An absolute, stage-aware VCI moisture-stress index: each pixel's NDVI scored against its own 2019–24 percentile envelope, blended with a canopy-water NDWI term, with stricter thresholds at flowering; recall ~0.86 / precision ~0.87 against injected stress in sample mode.
FAO-56 Kc water-balance irrigation advisory (demand minus effective rainfall with soil-storage carry-over) producing no-action / schedule-within-8-days / irrigate-now maps, where 'now' requires confirmed VCI stress.
Independent ERA5 soil-moisture (SMI) cross-check confirming the moisture layer responds to rainfall (r ≈ 0.32), and feature-importance analysis showing genuine S1+S2 fusion (SAR contributes ~23%).
A resolution-transfer demo running the identical pipeline on MODIS 250 m data, demonstrating the method scales to moderate-resolution national monitoring.

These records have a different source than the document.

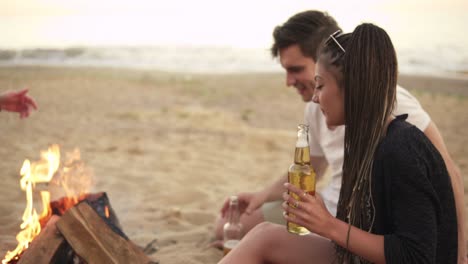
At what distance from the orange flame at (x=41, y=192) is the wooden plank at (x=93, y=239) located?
0.93 feet

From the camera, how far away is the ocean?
59.0ft

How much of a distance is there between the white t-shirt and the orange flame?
172cm

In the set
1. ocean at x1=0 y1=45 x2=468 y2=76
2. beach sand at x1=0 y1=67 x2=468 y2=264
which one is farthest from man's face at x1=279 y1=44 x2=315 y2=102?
ocean at x1=0 y1=45 x2=468 y2=76

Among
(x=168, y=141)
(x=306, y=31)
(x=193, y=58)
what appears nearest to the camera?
(x=306, y=31)

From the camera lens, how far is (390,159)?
5.95ft

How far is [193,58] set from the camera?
25.6m

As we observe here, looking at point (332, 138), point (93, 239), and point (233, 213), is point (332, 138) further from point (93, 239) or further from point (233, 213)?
point (93, 239)

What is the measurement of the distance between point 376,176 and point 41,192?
2.25m

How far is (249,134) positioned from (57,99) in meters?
5.71

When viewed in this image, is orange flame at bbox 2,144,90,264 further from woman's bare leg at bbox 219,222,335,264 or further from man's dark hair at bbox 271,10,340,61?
man's dark hair at bbox 271,10,340,61

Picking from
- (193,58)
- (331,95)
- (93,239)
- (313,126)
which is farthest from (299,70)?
(193,58)

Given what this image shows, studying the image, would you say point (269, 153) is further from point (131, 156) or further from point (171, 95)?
A: point (171, 95)

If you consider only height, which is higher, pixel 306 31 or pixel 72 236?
pixel 306 31

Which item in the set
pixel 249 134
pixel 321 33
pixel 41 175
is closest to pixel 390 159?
Answer: pixel 321 33
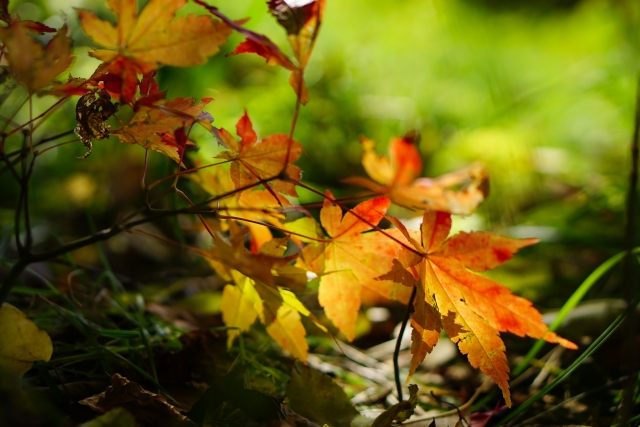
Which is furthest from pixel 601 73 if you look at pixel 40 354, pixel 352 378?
pixel 40 354

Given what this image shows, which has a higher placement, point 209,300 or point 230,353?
point 230,353

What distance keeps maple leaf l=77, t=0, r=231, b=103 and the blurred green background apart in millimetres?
1083

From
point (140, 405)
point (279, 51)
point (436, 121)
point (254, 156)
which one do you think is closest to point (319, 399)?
point (140, 405)

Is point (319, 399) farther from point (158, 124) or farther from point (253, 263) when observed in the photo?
point (158, 124)

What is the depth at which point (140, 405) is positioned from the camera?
1.74 feet

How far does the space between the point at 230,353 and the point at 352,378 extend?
271mm

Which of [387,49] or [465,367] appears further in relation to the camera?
[387,49]

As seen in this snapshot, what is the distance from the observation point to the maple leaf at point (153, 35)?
464 mm

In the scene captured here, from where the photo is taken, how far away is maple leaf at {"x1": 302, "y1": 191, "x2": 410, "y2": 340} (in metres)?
0.61

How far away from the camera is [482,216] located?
1.76 meters

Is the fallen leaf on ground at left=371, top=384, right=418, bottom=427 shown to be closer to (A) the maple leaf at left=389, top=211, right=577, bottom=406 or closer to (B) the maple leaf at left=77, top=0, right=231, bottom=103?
(A) the maple leaf at left=389, top=211, right=577, bottom=406

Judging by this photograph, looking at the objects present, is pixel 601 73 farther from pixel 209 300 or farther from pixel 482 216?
pixel 209 300

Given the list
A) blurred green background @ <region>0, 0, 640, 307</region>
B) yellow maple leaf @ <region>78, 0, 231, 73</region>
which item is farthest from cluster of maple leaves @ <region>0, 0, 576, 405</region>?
blurred green background @ <region>0, 0, 640, 307</region>

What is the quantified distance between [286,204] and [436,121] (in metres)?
A: 2.13
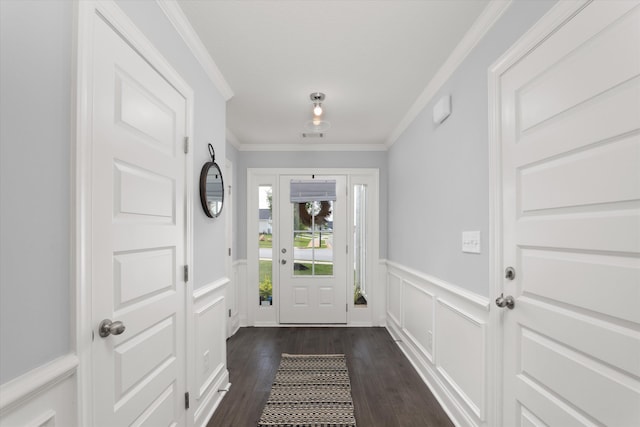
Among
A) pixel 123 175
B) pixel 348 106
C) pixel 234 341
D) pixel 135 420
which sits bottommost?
pixel 234 341

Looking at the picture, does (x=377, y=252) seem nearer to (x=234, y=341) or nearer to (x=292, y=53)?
(x=234, y=341)

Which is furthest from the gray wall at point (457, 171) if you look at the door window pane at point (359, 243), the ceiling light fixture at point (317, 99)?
the door window pane at point (359, 243)

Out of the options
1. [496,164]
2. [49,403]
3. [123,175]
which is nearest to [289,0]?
[123,175]

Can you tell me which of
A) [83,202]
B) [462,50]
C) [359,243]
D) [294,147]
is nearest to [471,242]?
[462,50]

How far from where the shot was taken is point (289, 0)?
5.31 feet

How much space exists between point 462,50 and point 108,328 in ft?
7.62

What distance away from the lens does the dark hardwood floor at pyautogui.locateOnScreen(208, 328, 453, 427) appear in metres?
2.23

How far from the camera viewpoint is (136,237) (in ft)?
4.50

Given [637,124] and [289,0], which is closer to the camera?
[637,124]

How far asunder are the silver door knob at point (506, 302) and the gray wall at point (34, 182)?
1.74 meters

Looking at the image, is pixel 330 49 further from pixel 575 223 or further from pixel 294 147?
pixel 294 147

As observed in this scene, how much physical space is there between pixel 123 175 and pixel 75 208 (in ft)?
1.00

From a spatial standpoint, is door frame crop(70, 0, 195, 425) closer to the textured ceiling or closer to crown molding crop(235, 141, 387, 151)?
the textured ceiling

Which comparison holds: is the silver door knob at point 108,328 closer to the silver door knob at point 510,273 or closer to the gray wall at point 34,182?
the gray wall at point 34,182
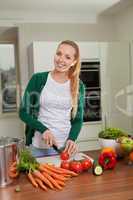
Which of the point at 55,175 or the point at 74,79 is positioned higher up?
the point at 74,79

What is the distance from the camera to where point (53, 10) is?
3.74 m

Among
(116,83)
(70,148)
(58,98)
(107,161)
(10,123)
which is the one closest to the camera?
(107,161)

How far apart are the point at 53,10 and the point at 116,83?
4.07 ft

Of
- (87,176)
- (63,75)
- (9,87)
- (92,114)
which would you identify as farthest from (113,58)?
(87,176)

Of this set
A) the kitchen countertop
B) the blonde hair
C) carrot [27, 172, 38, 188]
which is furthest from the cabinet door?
carrot [27, 172, 38, 188]

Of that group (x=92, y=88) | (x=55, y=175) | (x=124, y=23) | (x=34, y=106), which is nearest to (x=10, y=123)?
(x=92, y=88)

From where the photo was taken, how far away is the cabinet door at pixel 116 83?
3.62 m

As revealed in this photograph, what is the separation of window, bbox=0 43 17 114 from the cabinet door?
1.34 meters

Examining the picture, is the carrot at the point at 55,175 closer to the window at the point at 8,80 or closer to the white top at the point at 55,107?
the white top at the point at 55,107

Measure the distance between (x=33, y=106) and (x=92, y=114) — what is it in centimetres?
197

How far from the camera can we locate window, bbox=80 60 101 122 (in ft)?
11.6

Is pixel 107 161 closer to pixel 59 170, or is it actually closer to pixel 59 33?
pixel 59 170

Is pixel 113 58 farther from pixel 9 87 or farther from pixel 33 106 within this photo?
pixel 33 106

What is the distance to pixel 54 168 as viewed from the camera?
4.36 ft
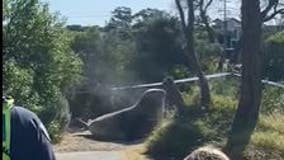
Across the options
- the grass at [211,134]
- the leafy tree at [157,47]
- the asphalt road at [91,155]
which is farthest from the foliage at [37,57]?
the leafy tree at [157,47]

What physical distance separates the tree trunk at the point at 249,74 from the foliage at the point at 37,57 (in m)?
3.42

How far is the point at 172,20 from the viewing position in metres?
26.1

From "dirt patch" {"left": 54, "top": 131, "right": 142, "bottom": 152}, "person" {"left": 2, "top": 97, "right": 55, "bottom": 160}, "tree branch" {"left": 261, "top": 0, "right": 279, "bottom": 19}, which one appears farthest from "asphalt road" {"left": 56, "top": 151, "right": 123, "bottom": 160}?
"person" {"left": 2, "top": 97, "right": 55, "bottom": 160}

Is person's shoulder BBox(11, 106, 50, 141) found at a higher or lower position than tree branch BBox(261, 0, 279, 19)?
lower

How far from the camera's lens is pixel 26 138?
2.97 meters

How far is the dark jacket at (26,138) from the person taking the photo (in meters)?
2.94

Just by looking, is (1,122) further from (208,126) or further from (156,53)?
(156,53)

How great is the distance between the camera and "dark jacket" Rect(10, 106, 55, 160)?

Georeferenced outputs (.wld/.prj sidecars, QGIS-ready) plus a FastAPI + Leaflet/Chart.js dashboard; 10 tests covering ~95% of the offline-testable code; deployed on Render serving a committed real-data snapshot.
Screenshots
Irrigation advisory map — no action / schedule within 8 days / irrigate nowRandom Forest crop classification over the Ludhiana pilot areaStage-aware VCI moisture-stress mapLatest 8-day NDVI composite from Sentinel-2
Key Decisions & Tradeoffs
Spatial hold-out validation over 4 folds instead of random pixel splits, with Kappa/macro-F1 as the headline because OA is inflated in an ~86%-wheat monoculture.

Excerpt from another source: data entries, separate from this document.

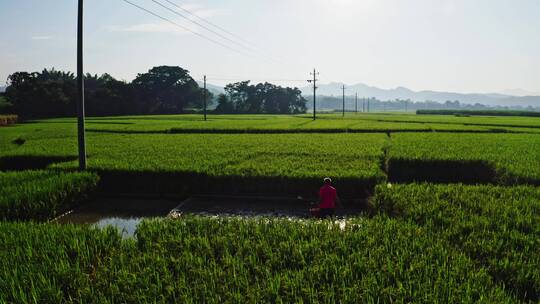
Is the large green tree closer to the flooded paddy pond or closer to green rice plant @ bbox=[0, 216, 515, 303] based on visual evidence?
the flooded paddy pond

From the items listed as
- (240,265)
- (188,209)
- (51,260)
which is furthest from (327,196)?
(51,260)

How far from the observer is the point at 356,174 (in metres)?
12.8

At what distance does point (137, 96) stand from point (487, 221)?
72505 millimetres

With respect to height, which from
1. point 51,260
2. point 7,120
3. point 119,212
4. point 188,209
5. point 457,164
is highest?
point 7,120

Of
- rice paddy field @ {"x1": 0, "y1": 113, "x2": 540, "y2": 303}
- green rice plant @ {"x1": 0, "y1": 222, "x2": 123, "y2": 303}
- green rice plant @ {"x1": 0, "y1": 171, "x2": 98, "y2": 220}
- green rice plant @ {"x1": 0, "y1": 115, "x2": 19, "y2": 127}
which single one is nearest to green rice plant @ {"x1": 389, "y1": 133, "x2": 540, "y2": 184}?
rice paddy field @ {"x1": 0, "y1": 113, "x2": 540, "y2": 303}

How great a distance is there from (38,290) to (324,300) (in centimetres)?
346

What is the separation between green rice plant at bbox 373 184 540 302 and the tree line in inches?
2479

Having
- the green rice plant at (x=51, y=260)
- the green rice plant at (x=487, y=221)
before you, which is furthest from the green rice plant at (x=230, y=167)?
the green rice plant at (x=51, y=260)

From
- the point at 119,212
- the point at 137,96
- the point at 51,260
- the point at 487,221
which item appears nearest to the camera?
the point at 51,260

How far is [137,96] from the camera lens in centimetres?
7281

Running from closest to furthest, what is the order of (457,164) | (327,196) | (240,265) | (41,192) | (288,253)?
(240,265)
(288,253)
(327,196)
(41,192)
(457,164)

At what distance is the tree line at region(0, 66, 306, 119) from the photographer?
60250 millimetres

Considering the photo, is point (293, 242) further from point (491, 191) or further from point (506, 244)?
point (491, 191)

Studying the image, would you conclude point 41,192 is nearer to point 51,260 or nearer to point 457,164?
point 51,260
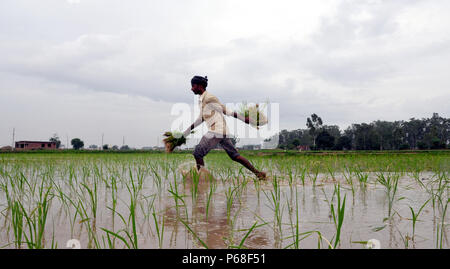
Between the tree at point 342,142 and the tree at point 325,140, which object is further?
the tree at point 342,142

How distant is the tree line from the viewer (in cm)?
8206

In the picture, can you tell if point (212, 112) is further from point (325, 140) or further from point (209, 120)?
point (325, 140)

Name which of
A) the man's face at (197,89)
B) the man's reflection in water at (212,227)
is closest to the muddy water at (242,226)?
the man's reflection in water at (212,227)

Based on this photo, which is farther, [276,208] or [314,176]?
[314,176]

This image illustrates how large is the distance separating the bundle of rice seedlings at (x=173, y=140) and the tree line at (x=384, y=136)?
79.9m

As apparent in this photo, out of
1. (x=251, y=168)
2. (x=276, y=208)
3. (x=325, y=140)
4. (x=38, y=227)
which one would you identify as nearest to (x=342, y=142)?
(x=325, y=140)

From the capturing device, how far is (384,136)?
88.8 meters

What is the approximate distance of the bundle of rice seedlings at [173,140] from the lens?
5.62m

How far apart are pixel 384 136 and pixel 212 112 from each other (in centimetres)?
9903

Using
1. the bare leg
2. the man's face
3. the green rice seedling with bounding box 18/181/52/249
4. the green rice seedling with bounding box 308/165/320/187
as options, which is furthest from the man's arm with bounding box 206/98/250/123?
the green rice seedling with bounding box 18/181/52/249

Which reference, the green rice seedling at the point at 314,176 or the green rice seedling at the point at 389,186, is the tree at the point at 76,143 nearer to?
the green rice seedling at the point at 314,176

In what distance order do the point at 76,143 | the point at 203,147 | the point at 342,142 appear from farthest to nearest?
the point at 76,143 < the point at 342,142 < the point at 203,147
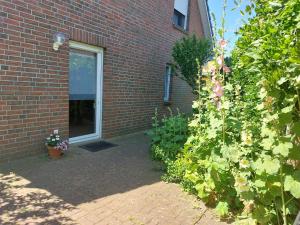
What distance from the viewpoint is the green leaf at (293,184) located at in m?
2.36

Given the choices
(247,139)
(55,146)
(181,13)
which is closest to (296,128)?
(247,139)

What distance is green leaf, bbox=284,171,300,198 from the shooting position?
7.74ft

Honest labeling caveat front and center: reference labels are ESA WorldCereal (itself satellite-derived), so metrics measure model agreement, not field truth — with a GT_CSV hook already wired for real survey points.
A provider contract (generate_scene()) that swaps sample ↔ GEE ↔ future ISRO (Bhoonidhi/AWiFS) backends without touching the science modules.
Absolute VCI against each pixel's own multi-year history rather than relative anomalies, with stage-dependent thresholds.
All tunable coefficients (stress weights, Kc, thresholds) in config.py rather than magic numbers.
Why It Matters
It goes past the commodity crop-classification baseline to the layer that's actually useful — a validated stress signal driving a physically grounded irrigation recommendation — with the honest, spatially sound evaluation remote-sensing work usually lacks.
What I'd Improve Next
Validate against real field survey points via the already-wired GT_CSV hook, replacing WorldCereal's satellite-derived labels to break the ground-truth circularity.
Swap in indigenous data sources — AWiFS/LISS-III via Bhoonidhi, EOS-04/NISAR SAR, IMD rainfall grids — through the existing provider contract for the operational path.
Improve the weak heterogeneous other-crop class (F1 0.55) with better minority-class features or targeted sampling.
Calibrate the VCI multi-year baseline per sensor so the stress layer works at moderate (AWiFS/MODIS) resolution, not just Sentinel.
Scale from a single command area to district/state coverage by running the embarrassingly-parallel per-tile pipeline on a batch backend (Bhoonidhi/MOSDAC or a STAC + COG stack).